The "discovery" of a ballot box "misplaced" on an election day in Texas nudged "Landslide Lyndon" Johnson to an 87-vote victory in the Democrat runoff for the U.S. Senate nomination in 1948.
Race ahead in time to electronic voting. What's changed⢠Only the technology.
Eight Pennsylvania counties use direct recording electronic devices including Beaver, Greene and Mercer counties. Many others use optical scanners to read ballots. Allegheny and Westmoreland still use lever machines.
By Jan. 1, 2006, lever and punch-card voting are to be discontinued across the country because of the Florida punch-card debacle.
Professor Aviel D. Rubin of Johns Hopkins University says electronic voting systems can be hacked. Mr. Rubin took a turn as an election judge and found many of the vulnerabilities he first saw were "unrealistic." However he found others.

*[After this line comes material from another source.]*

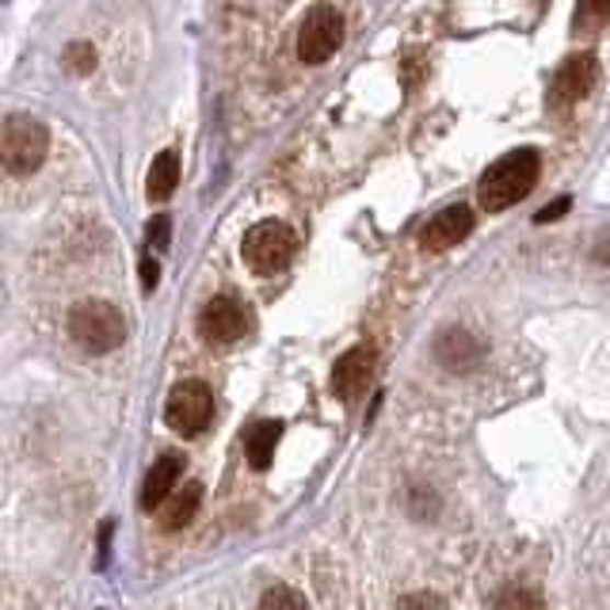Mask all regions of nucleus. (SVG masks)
<instances>
[{"instance_id": "4be33fe9", "label": "nucleus", "mask_w": 610, "mask_h": 610, "mask_svg": "<svg viewBox=\"0 0 610 610\" xmlns=\"http://www.w3.org/2000/svg\"><path fill=\"white\" fill-rule=\"evenodd\" d=\"M568 206H573V199H557V203H553V206H545V211H538V214H534V222H538V226H545V222L565 218Z\"/></svg>"}, {"instance_id": "7ed1b4c3", "label": "nucleus", "mask_w": 610, "mask_h": 610, "mask_svg": "<svg viewBox=\"0 0 610 610\" xmlns=\"http://www.w3.org/2000/svg\"><path fill=\"white\" fill-rule=\"evenodd\" d=\"M46 149H50V134L38 118L31 115H12L0 126V160H4V172L12 176H31L38 172V165L46 160Z\"/></svg>"}, {"instance_id": "ddd939ff", "label": "nucleus", "mask_w": 610, "mask_h": 610, "mask_svg": "<svg viewBox=\"0 0 610 610\" xmlns=\"http://www.w3.org/2000/svg\"><path fill=\"white\" fill-rule=\"evenodd\" d=\"M436 359L447 366V371H470V366L481 359L477 336L465 332V328H447V332L436 340Z\"/></svg>"}, {"instance_id": "f8f14e48", "label": "nucleus", "mask_w": 610, "mask_h": 610, "mask_svg": "<svg viewBox=\"0 0 610 610\" xmlns=\"http://www.w3.org/2000/svg\"><path fill=\"white\" fill-rule=\"evenodd\" d=\"M203 508V485L199 481H188V485H176V493L160 504V531H183L191 519Z\"/></svg>"}, {"instance_id": "aec40b11", "label": "nucleus", "mask_w": 610, "mask_h": 610, "mask_svg": "<svg viewBox=\"0 0 610 610\" xmlns=\"http://www.w3.org/2000/svg\"><path fill=\"white\" fill-rule=\"evenodd\" d=\"M397 610H447V603L431 591H413V596H400Z\"/></svg>"}, {"instance_id": "b1692460", "label": "nucleus", "mask_w": 610, "mask_h": 610, "mask_svg": "<svg viewBox=\"0 0 610 610\" xmlns=\"http://www.w3.org/2000/svg\"><path fill=\"white\" fill-rule=\"evenodd\" d=\"M591 260H596V263H610V237H603L596 248H591Z\"/></svg>"}, {"instance_id": "f257e3e1", "label": "nucleus", "mask_w": 610, "mask_h": 610, "mask_svg": "<svg viewBox=\"0 0 610 610\" xmlns=\"http://www.w3.org/2000/svg\"><path fill=\"white\" fill-rule=\"evenodd\" d=\"M542 172V157L534 149H511L500 160L488 165V172L477 183V203L488 214H500L508 206H516L519 199H527Z\"/></svg>"}, {"instance_id": "1a4fd4ad", "label": "nucleus", "mask_w": 610, "mask_h": 610, "mask_svg": "<svg viewBox=\"0 0 610 610\" xmlns=\"http://www.w3.org/2000/svg\"><path fill=\"white\" fill-rule=\"evenodd\" d=\"M374 363H379V355H374L371 343H359V348H351L348 355H340V363L332 366V393H336V397L355 400L359 393L371 385Z\"/></svg>"}, {"instance_id": "a211bd4d", "label": "nucleus", "mask_w": 610, "mask_h": 610, "mask_svg": "<svg viewBox=\"0 0 610 610\" xmlns=\"http://www.w3.org/2000/svg\"><path fill=\"white\" fill-rule=\"evenodd\" d=\"M576 20H580L588 31L603 27V23L610 20V0H580V4H576Z\"/></svg>"}, {"instance_id": "9b49d317", "label": "nucleus", "mask_w": 610, "mask_h": 610, "mask_svg": "<svg viewBox=\"0 0 610 610\" xmlns=\"http://www.w3.org/2000/svg\"><path fill=\"white\" fill-rule=\"evenodd\" d=\"M180 473H183V458L176 451L160 454L157 462H152V470L146 473V485H142V508L152 511L160 508V504L168 500V496L176 493V485H180Z\"/></svg>"}, {"instance_id": "2eb2a0df", "label": "nucleus", "mask_w": 610, "mask_h": 610, "mask_svg": "<svg viewBox=\"0 0 610 610\" xmlns=\"http://www.w3.org/2000/svg\"><path fill=\"white\" fill-rule=\"evenodd\" d=\"M176 183H180V157H176L172 149L157 152L149 168V180H146V195L152 203H165V199H172Z\"/></svg>"}, {"instance_id": "f03ea898", "label": "nucleus", "mask_w": 610, "mask_h": 610, "mask_svg": "<svg viewBox=\"0 0 610 610\" xmlns=\"http://www.w3.org/2000/svg\"><path fill=\"white\" fill-rule=\"evenodd\" d=\"M69 336H74L77 348H84L88 355H108V351L123 348L126 317L103 298L77 302L69 309Z\"/></svg>"}, {"instance_id": "f3484780", "label": "nucleus", "mask_w": 610, "mask_h": 610, "mask_svg": "<svg viewBox=\"0 0 610 610\" xmlns=\"http://www.w3.org/2000/svg\"><path fill=\"white\" fill-rule=\"evenodd\" d=\"M500 610H542V596H538L534 588L516 584V588H508L500 596Z\"/></svg>"}, {"instance_id": "39448f33", "label": "nucleus", "mask_w": 610, "mask_h": 610, "mask_svg": "<svg viewBox=\"0 0 610 610\" xmlns=\"http://www.w3.org/2000/svg\"><path fill=\"white\" fill-rule=\"evenodd\" d=\"M165 420L176 436L183 439H195L211 428L214 420V393L206 382H180L172 393H168V405H165Z\"/></svg>"}, {"instance_id": "412c9836", "label": "nucleus", "mask_w": 610, "mask_h": 610, "mask_svg": "<svg viewBox=\"0 0 610 610\" xmlns=\"http://www.w3.org/2000/svg\"><path fill=\"white\" fill-rule=\"evenodd\" d=\"M149 245H157V248H168V240H172V218L168 214H157V218H149Z\"/></svg>"}, {"instance_id": "9d476101", "label": "nucleus", "mask_w": 610, "mask_h": 610, "mask_svg": "<svg viewBox=\"0 0 610 610\" xmlns=\"http://www.w3.org/2000/svg\"><path fill=\"white\" fill-rule=\"evenodd\" d=\"M470 233H473V211L458 203V206L439 211L436 218L420 229V245L428 248V252H447V248H454L458 240H465Z\"/></svg>"}, {"instance_id": "20e7f679", "label": "nucleus", "mask_w": 610, "mask_h": 610, "mask_svg": "<svg viewBox=\"0 0 610 610\" xmlns=\"http://www.w3.org/2000/svg\"><path fill=\"white\" fill-rule=\"evenodd\" d=\"M240 252H245V263L256 271V275H275V271H283L286 263L294 260V252H298V237H294L291 226L268 218V222H256V226L245 233Z\"/></svg>"}, {"instance_id": "4468645a", "label": "nucleus", "mask_w": 610, "mask_h": 610, "mask_svg": "<svg viewBox=\"0 0 610 610\" xmlns=\"http://www.w3.org/2000/svg\"><path fill=\"white\" fill-rule=\"evenodd\" d=\"M279 439H283V423H279V420H260V423H256V428L248 431V439H245L248 465H252V470H268L271 458H275Z\"/></svg>"}, {"instance_id": "423d86ee", "label": "nucleus", "mask_w": 610, "mask_h": 610, "mask_svg": "<svg viewBox=\"0 0 610 610\" xmlns=\"http://www.w3.org/2000/svg\"><path fill=\"white\" fill-rule=\"evenodd\" d=\"M343 43V15L332 4H313L298 27V58L305 66L328 61Z\"/></svg>"}, {"instance_id": "6ab92c4d", "label": "nucleus", "mask_w": 610, "mask_h": 610, "mask_svg": "<svg viewBox=\"0 0 610 610\" xmlns=\"http://www.w3.org/2000/svg\"><path fill=\"white\" fill-rule=\"evenodd\" d=\"M66 66L74 69V74H92V69H95V50L88 43H74L66 50Z\"/></svg>"}, {"instance_id": "5701e85b", "label": "nucleus", "mask_w": 610, "mask_h": 610, "mask_svg": "<svg viewBox=\"0 0 610 610\" xmlns=\"http://www.w3.org/2000/svg\"><path fill=\"white\" fill-rule=\"evenodd\" d=\"M157 279H160V263H157V256L146 252V256H142V286L152 291V286H157Z\"/></svg>"}, {"instance_id": "0eeeda50", "label": "nucleus", "mask_w": 610, "mask_h": 610, "mask_svg": "<svg viewBox=\"0 0 610 610\" xmlns=\"http://www.w3.org/2000/svg\"><path fill=\"white\" fill-rule=\"evenodd\" d=\"M596 80H599L596 54L580 50V54H573V58H565L557 69H553L550 95H545V100H550V108H573V103H580L584 95L596 88Z\"/></svg>"}, {"instance_id": "dca6fc26", "label": "nucleus", "mask_w": 610, "mask_h": 610, "mask_svg": "<svg viewBox=\"0 0 610 610\" xmlns=\"http://www.w3.org/2000/svg\"><path fill=\"white\" fill-rule=\"evenodd\" d=\"M260 610H309V603H305L302 591L286 588V584H275L271 591H263Z\"/></svg>"}, {"instance_id": "6e6552de", "label": "nucleus", "mask_w": 610, "mask_h": 610, "mask_svg": "<svg viewBox=\"0 0 610 610\" xmlns=\"http://www.w3.org/2000/svg\"><path fill=\"white\" fill-rule=\"evenodd\" d=\"M248 328H252V313H248L245 302L233 298V294H218V298H211L203 305V313H199V332L211 343H237Z\"/></svg>"}]
</instances>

Notably, the systems do not leave a "paper trail" that can be used to verify their accuracy. We might need that.
Scrape away the computer "gee-whiz", however, and you have machines. They can break down or be sabotaged. They can be improved. So, as always, vigilance in preserving the integrity of the voting process is vital.
But all should settle down. Treating electronic voting like an aboriginal who sees a mirror for the first time is unflattering to a 21st-century American.